30 October 2009

Fool's Gold(en Idea)

Somebody tattoo this date on their hindquarters: 30 October 2009. The reason? The Jenius found a Fool's plan to be actually...workable.

Yes, I know, I had to sit down for a few seconds Myself. Got Me a case of the vapors, I must say.

OutHouse member Eric Correa--better known for being the foster brother of now-dead drug dealer and recent victim of shots fired at his house (which is why I don't bother with using "alleged" before "drug")--has filed a proposal to consolidate Puerto Rico's 78 Municipalities into 20. 

I went after this proposal in Jenial hand-rubbing fashion, what with Eric's family connections and bullets already flying around his head, or actually, his house, so that whatever brickbats I hurled at this Fool would (a) have to be sharp (they always are, but I mean, I'd be competing with bullets, people!) and (b) be tinged with some "No, here's how it's done" smackdown thrown in as the usual lagniappe. (Subtle shout out to The Picky Grammar Lady on that one...)

But lo and behold! Eric "The Foster Brother to a Dead Drug Dealer"'s plan is actually not bad. His conjunction of 78 Municipalities into 20 is not perfect, but it has strong elements that make it feasible. Let Me elaborate:

---By using 20 "new" municipalities, the proposal reduces to almost one-fourth the number of "City Hall" staffs needed, which could translate into reducing the size of this level of government by 1%. Nah, I'm kidding. Maybe 3%. Okay, okay, realistically, the consolidation would force the reduction of at least 25-30% of current employee levels, a significant savings for Us the taxpayers. (No, I don't give a damn who loses their jobs because I'm paying for their parasitism.)

---Although the consolidation creates "cities" with a wide range of populations (from about 92,000 in "New Fajardo" to about 515,000 in "New San Juan"), the average size of each new "city" is about 200,000 residents. With projected reductions in employee numbers, this could bring Us into closer alignment with the U.S. of part of A. level of employees-per-10,000 residents, a better fit for Federal funding and state budget models. (No, the U.S. is not the gold standard for great government, but they give Us gold and thus set the [mediocre] standard.)

---The consolidation also makes perfect sense for establishing a unicameral system with 5 Senatorial Districts of roughly 800,000 residents each (10 senators all told) and 4 representatives per District, with each representative "speaking" for about 200,000 residents. No at-large legislators allowed. New unicameral total: 30 Fools.  Current number: Too many.

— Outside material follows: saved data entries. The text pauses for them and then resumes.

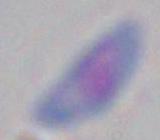
modality = photomicrograph
identification = Toxoplasma gondii
magnification = 1000x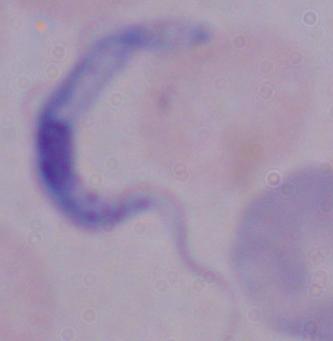
Captured at 1000x magnification. Photomicrograph. A trypanosome is shown.State which parasite is depicted.
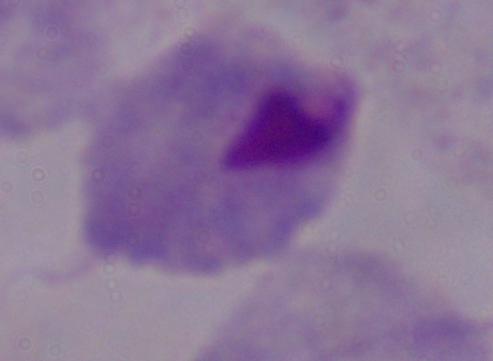

A trichomonad.

Summary:
  - Modality: photomicrograph
  - Magnification: 1000x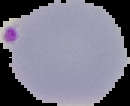
Segmented cell region on a black background. Image is 130×106 pixels. Result: Plasmodium parasites identified. From a thin blood smear.Assess the morphology of the erythrocytes.
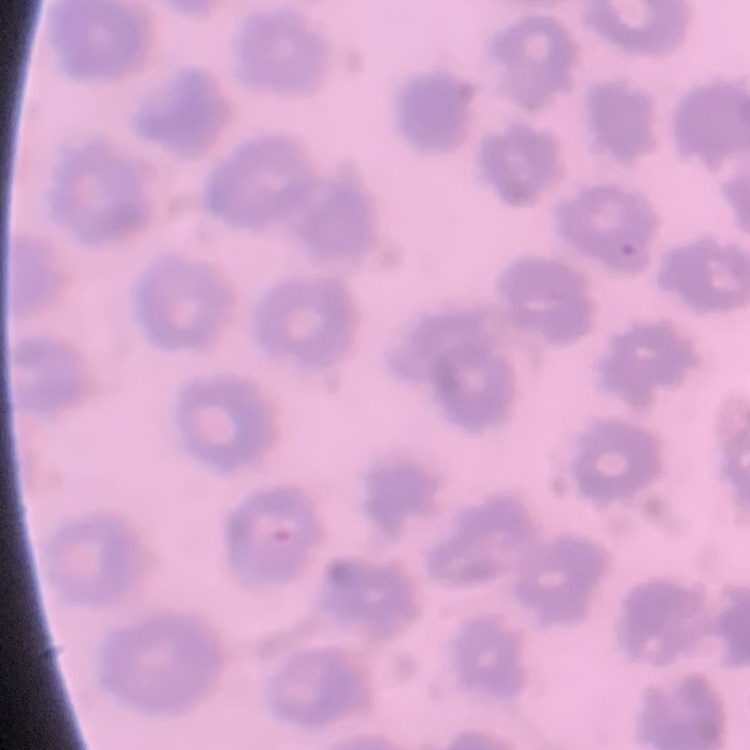

No rouleaux formation.

One tile cut from a larger photomicrograph. Thin peripheral smear. Field's or Giemsa stain.Classify this cell by malaria status.
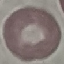

It is uninfected.

Photographed with a smartphone camera at the microscope eyepiece. Giemsa-stained preparation. Cell patch, automatically extracted from a larger field of view and resized to 64 × 64 pixels. Thin smear of blood.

There are some negatives to the proposal, but they are manageable:

---Some of the geographical groupings are awkward, such as Maricao-into-Yauco (Maricao is closer to Mayagüez) and Cabo Rojo-into-San Germán (Cabo Rojo is larger in population), but these are not insurmountable. If 20 is the magic number, some towns can be re-arranged and that should take care of the problem. 

---However, there is some trace of gerrymandering in the proposal, with some traditional Popular Democratic Party towns kept in "small" new cities while major statehood party centers are glommed into "large" new cities. That can be addressed at the planning stage by using population/proximity as the basis for redistribution rather than political expediency. The odds of that happening are (Yes, I'm being mathematically sarcastic.) And yet, it can be done if a number such as 20 is used as a guide to the number of "new cities," as it forces redistribution within reasonable parameters.

---The bigger obstacle is stupid civic pride and political greed, as possibly shown above, but also by "Not My town!" pseudo-thinking. Here's the appropriate response to that: Screw it. If your town is to be folded into another, I don't care: We need to save money and if sticking your little city hall and half-brained mayor into some sort of county structure will cut Our costs, good riddance to your "independence," bozo. I live in Cabo Rojo and if it becomes "part" of San Germán, cool. I was born in Aguadilla and if another plan suggests it become part of Arecibo, cool. If it isn't 20, then 27, or (as in My unpublished post) maybe 16? Cool. Fewer Fools? Mondo cool! (Yes, I said mondo.)

What We cannot have is a "not My town" mentality that keeps Us on a "damn My Island" path. Consolidate? Good. Counties instead of municipalities? Good. Purposeful action that leads to significant change? Good. Waiting for another workable plan to satisfy Fools and the fools that support them. Not good.

The Jenius Has Spoken.


1 comment:

Prometeo said...

Resistance to change will be there. There will be great opposition to this idea from the representatives who wouldn't want to see their source of income cut short. The idea is good but with the actual puertorrican mentality is not happening. But as they did with Law #7 they may shove it down the throats of those who resist.